# SUSE <--> SUSE, file sharing



## schiremath (Jan 2, 2005)

Hello All,
I just started using linux and installed on 2 machines, They are up and running , able to connect to Internet using ADSL Router and got 2 different IP address using DHCP server ( via router ).
Since I am new to Linux file systen, I am in the bit of consuion state.
What exactly I am trying to do is file sharing b/w 2 linux boxes.

After going through SUSE and internet forum ,I made sure that nfsd(using rcpinfo -p) is up and running and also configured NFS server on the other machine so that directories are set properly. 

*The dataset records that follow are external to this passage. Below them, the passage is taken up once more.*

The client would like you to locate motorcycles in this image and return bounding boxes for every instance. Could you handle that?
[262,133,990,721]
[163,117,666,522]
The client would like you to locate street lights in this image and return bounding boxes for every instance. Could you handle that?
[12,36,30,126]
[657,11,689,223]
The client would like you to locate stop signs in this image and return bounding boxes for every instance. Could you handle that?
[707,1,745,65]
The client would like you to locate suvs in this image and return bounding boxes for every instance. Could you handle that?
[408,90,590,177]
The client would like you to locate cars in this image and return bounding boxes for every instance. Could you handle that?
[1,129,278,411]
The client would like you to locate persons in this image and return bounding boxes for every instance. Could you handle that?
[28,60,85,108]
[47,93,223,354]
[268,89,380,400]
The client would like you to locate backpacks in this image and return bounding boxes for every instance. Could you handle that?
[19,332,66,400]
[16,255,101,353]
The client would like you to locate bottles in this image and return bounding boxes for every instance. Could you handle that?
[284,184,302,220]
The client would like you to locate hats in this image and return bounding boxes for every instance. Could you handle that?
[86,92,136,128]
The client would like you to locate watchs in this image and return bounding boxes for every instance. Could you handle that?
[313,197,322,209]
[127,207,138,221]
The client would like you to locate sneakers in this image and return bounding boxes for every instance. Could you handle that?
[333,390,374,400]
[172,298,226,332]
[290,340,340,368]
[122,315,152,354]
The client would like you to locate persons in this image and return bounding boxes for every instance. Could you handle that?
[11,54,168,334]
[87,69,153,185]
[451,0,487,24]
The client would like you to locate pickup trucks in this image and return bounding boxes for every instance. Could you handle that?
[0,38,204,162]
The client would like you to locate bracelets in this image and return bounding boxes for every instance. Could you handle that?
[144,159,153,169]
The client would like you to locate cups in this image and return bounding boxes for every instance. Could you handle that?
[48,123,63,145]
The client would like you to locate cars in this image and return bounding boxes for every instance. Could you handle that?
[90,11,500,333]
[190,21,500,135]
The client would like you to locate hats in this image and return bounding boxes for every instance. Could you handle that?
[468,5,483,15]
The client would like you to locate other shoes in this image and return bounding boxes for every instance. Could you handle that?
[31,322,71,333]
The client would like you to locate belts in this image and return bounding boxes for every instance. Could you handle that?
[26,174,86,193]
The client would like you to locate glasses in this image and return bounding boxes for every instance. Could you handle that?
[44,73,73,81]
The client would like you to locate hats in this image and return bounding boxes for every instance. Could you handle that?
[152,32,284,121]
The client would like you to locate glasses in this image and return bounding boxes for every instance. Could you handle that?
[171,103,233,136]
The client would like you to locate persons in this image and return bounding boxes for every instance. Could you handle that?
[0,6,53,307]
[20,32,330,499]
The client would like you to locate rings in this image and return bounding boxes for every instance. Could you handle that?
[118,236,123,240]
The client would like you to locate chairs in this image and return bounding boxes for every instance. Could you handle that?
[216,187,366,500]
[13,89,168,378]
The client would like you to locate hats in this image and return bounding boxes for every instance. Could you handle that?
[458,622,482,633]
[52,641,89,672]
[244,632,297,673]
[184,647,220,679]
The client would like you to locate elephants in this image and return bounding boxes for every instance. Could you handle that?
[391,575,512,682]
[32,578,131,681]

In second machine (NFS client) I am still not able to view the directory or files from NFS server machine.

I have given unique hostname for each machine.

How do I share the directories and files from NFS server machine.?
What are the extra steps I need to follow, 
Linux (SUSE 9.2/ KDE ) gurus help?

Your help is much appreciated.

Thanks and Regards
Sanjeev


----------



## Skie (Mar 15, 2003)

You have 2 options. First, you can use YAST to setup both the NFS server and client. Or you can do it manually. I'm not sure which method you used, but make sure you setup one as the server and the other as the client. If you wish to be able to transfer back and forth between the 2, then you can setup both as servers AND as clients. 

To do it via YAST, open up YAST, then go to Network Services. Click on the NFS Server icon. Choose to start the NFS server and click next. In the top half of this next screen, add a directory that you wish to share. For example, you can share your entire /home directory. If you want to do this, type in "/home/username". If you want to share another directory, just type in the path. In the bottom half, you can add the computers that will be allowed to connect to the server. You can use "*" as a wildcard to allow all hosts, or type in the IP address of the machines to allow. Click Finish and you're done with this step. 

Next, go to the other machine and open YAST and click on the NFS client. Just click the Add button, type in the IP address of the machine that's the server. Click Select for the remote filesystem. This should give you all the available mountable points. Pick the one you want, and then pick where you want this mount point to be located (i.e. "/home/username/mount/otherhome"). Add any other mount points and then click Finish.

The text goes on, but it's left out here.